TUGAS SINGKAT 1 => Tentukan apakah setiap pernyataan berikut sesuai dengan teks tentang transfer data pribadi di bawah, lalu jawab ya atau tidak beserta kutipan persis dari teks yang menjadi penentunya. (a) Pemerintah menyebut transfer data ini sebagai langkah menuju ekonomi digital yang lebih terukur dan aman. (b) Teks menyatakan isu ini hanya persoalan teknis pemindahan data antarserver. (c) Data yang berpotensi dialirkan ke luar negeri adalah milik 180 juta penduduk Indonesia.
TUGAS SINGKAT 2 => Ubah paragraf yang diawali "Suara.com - Di tengah euforia" dalam teks tentang transfer data pribadi menjadi daftar singkat yang memuat fakta utamanya.
TUGAS SINGKAT 3 => Mohon perpanjang teks tentang transfer data pribadi di bawah dengan melanjutkannya setelah kalimat terakhir yang tercantum.

##### BLOK TEKS #####

Suara.com - Di tengah euforia kesepakatan dagang baru dengan Amerika Serikat, terungkap sebuah klausul yang memicu perdebatan sengit: transfer data pribadi warga negara Indonesia (WNI) ke negeri Paman Sam.
Pemerintah meyakinkan ini adalah langkah menuju ekonomi digital yang lebih terukur dan aman.
Namun, bagi banyak pihak, ini adalah lonceng bahaya yang mengancam kedaulatan digital, keamanan nasional, dan privasi jutaan rakyat Indonesia.
Isu ini bukan sekadar persoalan teknis pemindahan data dari satu server ke server lain.
Ini adalah pertaruhan besar atas aset paling berharga di era digital.
Ada istilah 'Data is the new oil', dan kini, 'minyak' milik 280 juta penduduk Indonesia berpotensi dialirkan ke luar negeri tanpa kendali penuh.
Di balik janji manis efisiensi dan perdagangan, ada risiko nyata yang mengintai.

##### DAFTAR ENTRI #####

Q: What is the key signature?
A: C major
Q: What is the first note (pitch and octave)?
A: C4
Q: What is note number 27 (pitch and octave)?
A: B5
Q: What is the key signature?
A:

#####

HASIL 1 =>
(a) Ya: "Pemerintah meyakinkan ini adalah langkah menuju ekonomi digital yang lebih terukur dan aman."
(b) Tidak: "Isu ini bukan sekadar persoalan teknis pemindahan data dari satu server ke server lain."
(c) Tidak: "'minyak' milik 280 juta penduduk Indonesia berpotensi dialirkan ke luar negeri tanpa kendali penuh."

HASIL 2 =>
- Indonesia memiliki kesepakatan dagang baru dengan Amerika Serikat.
- Dalam kesepakatan itu terungkap klausul tentang transfer data pribadi WNI ke Amerika Serikat.
- Klausul tersebut memicu perdebatan sengit.

HASIL 3 =>
Tanpa kerangka kerja yang kuat dan perlindungan timbal balik yang mengikat, data penting yang mengalir ke luar negeri bisa menjadi sasaran empuk penyadapan, manipulasi, atau eksploitasi oleh aktor negara maupun non-negara.
Kedaulatan Digital yang Terkikis dan Risiko Keamanan Nasional
Salah satu kekhawatiran terbesar adalah terkikisnya kedaulatan digital bangsa.
Baca Juga: Tarif Impor vs Kedaulatan Data: SAFEnet Peringatkan Bahaya Serius di Balik Perjanjian Dagang RI-AS
Pratama Persadha, Chairman Lembaga Riset Keamanan Siber CISSReC, secara tegas menyatakan bahwa kesepakatan ini berpotensi membuat Indonesia melepaskan sebagian kontrol atas data yang krusial bagi keamanan nasional.
“Dengan membuka kemungkinan aliran data pribadi ke luar negeri tanpa mekanisme yang ketat dan transparan, Indonesia berpotensi melepaskan sebagian kontrol atas data yang sangat penting bagi keamanan nasional dan pembangunan ekonomi digital jangka panjang,” ujar Pratama.
Data yang ditransfer tidak hanya sebatas nama atau alamat email.
Data ini mencakup jejak digital, preferensi belanja, lokasi, hingga data biometrik.
Jika data sensitif seperti nama, NIK, NPWP, dan nama ibu kandung jatuh ke tangan yang salah, profil seseorang bisa dibentuk secara mendetail dan disalahgunakan untuk kepentingan tertentu.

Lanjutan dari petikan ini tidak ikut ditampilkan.